Dix ans après, rien ne nous éloigne de la prochaine crise financière

C’est donc bien une phase de dérégulation financière qui est en passe de s’ouvrir, susceptible d’aboutir à une nouvelle crise financière, que les banques centrales comme les États seraient bien en peine de gérer. En effet, leurs marges de manœuvre sont plus étroites qu’elles ne l’étaient en 2007-2008 (crise des subprimes) et en 2011-2012 (crise des dettes souveraines en zone euro). D’abord, les taux sont très bas et n’offriront donc qu’une faible marge à la baisse, à moins de pousser bien plus loin que ces dernières années l’expérience des taux négatifs, dont on n’a toutefois guère perçu le caractère entraînant pour l’investissement. Ensuite, les finances publiques restent profondément altérées par la gestion de la crise et les conséquences de cette dernière en termes de croissance et d’emplois.

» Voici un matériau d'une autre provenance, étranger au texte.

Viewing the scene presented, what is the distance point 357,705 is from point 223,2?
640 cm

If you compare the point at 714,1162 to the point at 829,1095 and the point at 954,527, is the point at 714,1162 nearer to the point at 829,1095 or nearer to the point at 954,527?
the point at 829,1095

Un grand risque d’instabilité financière dans un contexte géopolitique tendu

Les politiques monétaires qui ont été menées par les grandes banques centrales (Réserve fédérale américaine, Banque centrale européenne, Bank of England, Bank of Japan…) pour faire face à la crise ont gorgé les banques, et donc naturellement les marchés, de liquidités. Car, loin de l’image d’Épinal selon laquelle les marchés financiers seraient des lieux de mise en relation des agents non financiers à capacité et à besoin de financement, ce sont les banques, et les autres intermédiaires financiers auxquels elles sont liées, qui « tiennent » les marchés et s’en servent tant pour s’y financer que pour y échanger des titres et des risques. Parce que le modèle d’activité de ces grandes banques est encore aujourd’hui très tourné vers les marchés de titres, les liquidités dont les banques centrales les ont abreuvées (via des refinancements à taux quasi nul ou via les achats de titres dans le cadre du quantitative easing), ont démultiplié les achats de titres bien plus que les crédits et les dépôts. Ce faisant, les politiques monétaires de gestion de crise sont moins parvenues à réamorcer une capacité pérenne de dépense d’investissement qu’à alimenter des bulles sur les marchés d’actions et sur les marchés obligataires.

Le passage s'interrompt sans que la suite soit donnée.